In general I tend to really like illustrated/graphic memoirs, and The Secret to Superhuman Strength is no exception. In this one, Alison Bechdel tells some stories from her life, organized by decade, through the lenses of 1) exercise/physical pursuits and 2) ideas about/struggles with self-transcendence. Tied to the latter, there is a lot about Buddhism in this book (particularly Zen Buddhism), and writers like Jack Kerouac, Margaret Fuller, and Adrienne Rich make repeat appearances, too. There’s a lot going on, but I think it really works: whether she’s talking about the Diamond Sutra or her first long bike trip, Bechdel’s narrative voice makes for enjoyable reading. It was lots of fun to read about Bechdel’s childhood forays into meditative physical pursuits, from tossing a tennis ball by herself to skiing with her family to how she started to run “to blow off steam” and eventually realized it was both a way of “recovering” and “losing” herself (66, 68). Bechdel writes about getting very into karate when she was in her 20s, and about doing her first pull-up from a dead hang in her 30s (yessss!), and about various relationships in her life (romantic and familial, and her relationship with herself, and her relationship with her work) and how those relationships changed/shifted at various points as her physical pursuits changed.

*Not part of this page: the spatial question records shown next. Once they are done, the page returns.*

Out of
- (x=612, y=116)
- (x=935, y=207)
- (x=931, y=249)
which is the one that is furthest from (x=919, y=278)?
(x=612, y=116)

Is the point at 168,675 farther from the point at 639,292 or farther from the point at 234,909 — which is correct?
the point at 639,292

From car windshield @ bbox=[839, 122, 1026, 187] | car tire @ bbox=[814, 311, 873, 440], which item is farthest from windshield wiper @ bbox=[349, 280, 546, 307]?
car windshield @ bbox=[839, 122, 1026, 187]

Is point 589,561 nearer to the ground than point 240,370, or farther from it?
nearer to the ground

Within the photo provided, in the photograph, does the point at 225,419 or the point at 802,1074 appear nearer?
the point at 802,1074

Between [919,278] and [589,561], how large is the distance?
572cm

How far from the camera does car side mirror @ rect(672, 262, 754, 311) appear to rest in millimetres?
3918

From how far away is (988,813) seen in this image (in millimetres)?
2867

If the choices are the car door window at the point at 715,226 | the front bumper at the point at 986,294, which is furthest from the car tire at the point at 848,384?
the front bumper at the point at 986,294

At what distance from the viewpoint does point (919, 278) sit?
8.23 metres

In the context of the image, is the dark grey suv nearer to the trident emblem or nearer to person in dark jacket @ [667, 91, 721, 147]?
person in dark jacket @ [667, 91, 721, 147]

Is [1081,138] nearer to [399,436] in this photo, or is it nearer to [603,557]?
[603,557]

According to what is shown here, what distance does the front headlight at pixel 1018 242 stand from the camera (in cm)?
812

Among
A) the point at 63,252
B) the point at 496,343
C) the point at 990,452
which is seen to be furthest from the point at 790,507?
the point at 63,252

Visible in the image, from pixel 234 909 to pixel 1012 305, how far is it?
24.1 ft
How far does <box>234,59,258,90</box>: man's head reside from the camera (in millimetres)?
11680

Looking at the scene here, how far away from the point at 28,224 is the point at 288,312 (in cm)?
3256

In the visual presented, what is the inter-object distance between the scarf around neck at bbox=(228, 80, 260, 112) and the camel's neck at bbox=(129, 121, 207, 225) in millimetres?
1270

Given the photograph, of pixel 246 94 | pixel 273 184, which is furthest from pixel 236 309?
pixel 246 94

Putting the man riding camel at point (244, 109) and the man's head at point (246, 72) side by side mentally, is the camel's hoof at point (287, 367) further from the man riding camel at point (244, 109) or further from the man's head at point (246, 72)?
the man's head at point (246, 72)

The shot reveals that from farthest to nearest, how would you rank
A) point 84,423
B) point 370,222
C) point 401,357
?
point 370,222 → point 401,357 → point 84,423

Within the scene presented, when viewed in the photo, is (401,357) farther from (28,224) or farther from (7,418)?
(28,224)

Throughout the book, I like the interplay between the words and the drawings, and how sometimes they relate in a literal way while other times they only relate metaphorically. One of my favorite pages in the book is near the end, when Bechdel is talking about Buddhism and exercise and drinking and the tensions between them, and the drawings show her setting up and walking on a slackline, with three panels showing (through the colors, the trees, and her clothes) the same place in spring, in summer, and in fall.

One Response to “The Secret to Superhuman Strength by Alison Bechdel”

  1. E Says:

    I had to zip through this one before it was due and feel like I did it short shrift. It resonated with me deeply, as did her previous book, and I’m looking forward to a reread.